#### 1. Linear Function 

In [8]:
import numpy as np
# Weight matrix (2 outputs, 2 inputs)
W = np.array([
    [2.0,1.0],
    [0.0, 3.0]
])

# Input vector
x = np.array([1.0,2.0])
# Forward pass
y = W@x
print("Input x:", x)
print("Input y = W.x:", y)

Input x: [1. 2.]
Input y = W.x: [4. 6.]


#### Interpretation
* Each output is a weighted sum of inputs
* No nonlinearity, no interaction terms
* Pure linear dependence

### 2. Make dependencies explicit

In [10]:
y1 = W[0,0]*x[0] + W[0,1]*x[1]
y2 = W[1,0]*x[0] + W[1,1]*x[1]

print("y1 depends on as:",y1)
print("y2 depends on as:",y2)

y1 depends on as: 4.0
y2 depends on as: 6.0


#### Key idea
* Every input contributes to multiple outputs
* During backprop, each input must collect blame from all outputs it influenced

### 3. Introduce a loss signal from above
In ML, gradients usually come from a loss.

In [11]:
dL_dy = np.array([1.0,-2.0])
print("Gradient coming form loss:", dL_dy)

Gradient coming form loss: [ 1. -2.]


#### This means:
* First output wants to increase
* Second output wants to decrease

### 4. Backpropagate to the input

In [12]:
dL_dx = W.T@dL_dy
print("Gradient wrt input x:", dL_dx)

Gradient wrt input x: [ 2. -5.]


#### Why the transpose appears
* Each input must sum contributions from all outputs
* Columns of W represent how one input affects all outputs
* Transpose turns columns into rows so dimensions align

This is bookkeeping, not magic.
### 5. See it input-by-input (core intuition)

In [13]:
for i in range(len(x)):
    contribution = dL_dy@W[:,i]
    print(f"Total influence on x[{i}]:", contribution)

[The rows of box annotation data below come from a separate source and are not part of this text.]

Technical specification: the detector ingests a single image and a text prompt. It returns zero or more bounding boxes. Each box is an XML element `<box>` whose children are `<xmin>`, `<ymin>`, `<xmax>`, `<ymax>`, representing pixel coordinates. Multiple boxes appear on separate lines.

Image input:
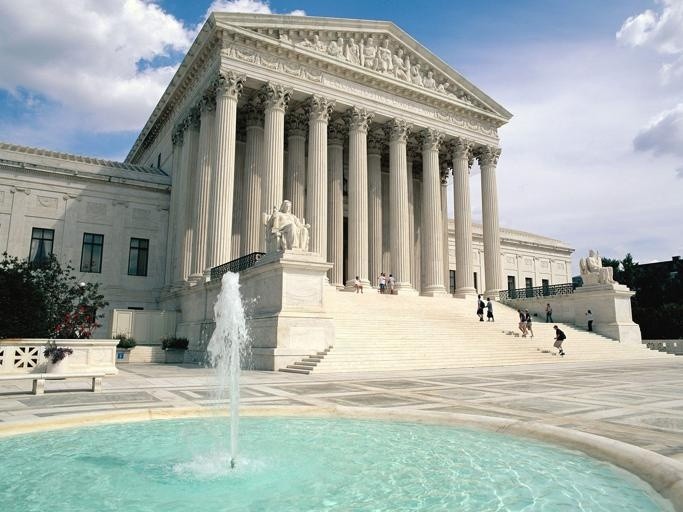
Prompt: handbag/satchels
<box><xmin>556</xmin><ymin>329</ymin><xmax>565</xmax><ymax>340</ymax></box>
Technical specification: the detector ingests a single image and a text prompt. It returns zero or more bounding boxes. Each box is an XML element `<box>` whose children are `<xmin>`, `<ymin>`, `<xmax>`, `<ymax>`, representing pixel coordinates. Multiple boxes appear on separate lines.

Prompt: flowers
<box><xmin>44</xmin><ymin>337</ymin><xmax>74</xmax><ymax>365</ymax></box>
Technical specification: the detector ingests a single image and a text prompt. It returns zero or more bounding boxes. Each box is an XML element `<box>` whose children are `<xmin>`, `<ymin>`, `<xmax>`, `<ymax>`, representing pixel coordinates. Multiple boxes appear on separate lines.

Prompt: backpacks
<box><xmin>480</xmin><ymin>301</ymin><xmax>484</xmax><ymax>308</ymax></box>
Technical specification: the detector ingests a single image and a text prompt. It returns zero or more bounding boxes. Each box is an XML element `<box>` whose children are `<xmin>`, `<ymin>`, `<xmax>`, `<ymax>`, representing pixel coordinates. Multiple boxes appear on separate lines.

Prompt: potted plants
<box><xmin>158</xmin><ymin>336</ymin><xmax>189</xmax><ymax>364</ymax></box>
<box><xmin>111</xmin><ymin>334</ymin><xmax>134</xmax><ymax>363</ymax></box>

Total influence on x[0]: 2.0
Total influence on x[1]: -5.0


#### Each input:
* Looks at all outputs it affected
* Collects weighted responsibility
* That collection is exactly Wᵀ · dL/dy

### 6. Numerical sanity check (no calculus)
Change x slightly and observe the loss.

In [19]:
epsilon  = 1e-6
# Fake loss: L = y.dL_dy
L = y@dL_dy
x_perturbed = x.copy()
x_perturbed[0] += epsilon 

y_perturbed = W@x_perturbed
L_perturbed = y_perturbed@dL_dy

numerical_grad = (L_perturbed - L)/ epsilon

print("Numerical gradient wrt x[0]:",numerical_grad)
print("Backprop gradient wrt x[0]:",dL_dx[0])

# They match.
# That’s the confirmation.

Numerical gradient wrt x[0]: 2.000000000279556
Backprop gradient wrt x[0]: 2.0


### 7. ML takeaway
* Linear layers distribute influence forward via W
* Backprop gathers influence backward via Wᵀ
* Transpose simply reverses the direction of responsibility
* This is the backbone of all neural network training

#### Practice suggestions
* Change W to a non-square matrix
* Increase input dimension to 3 or 4
* Chain two linear layers and backprop through both
* Print shapes at every step until it feels obvious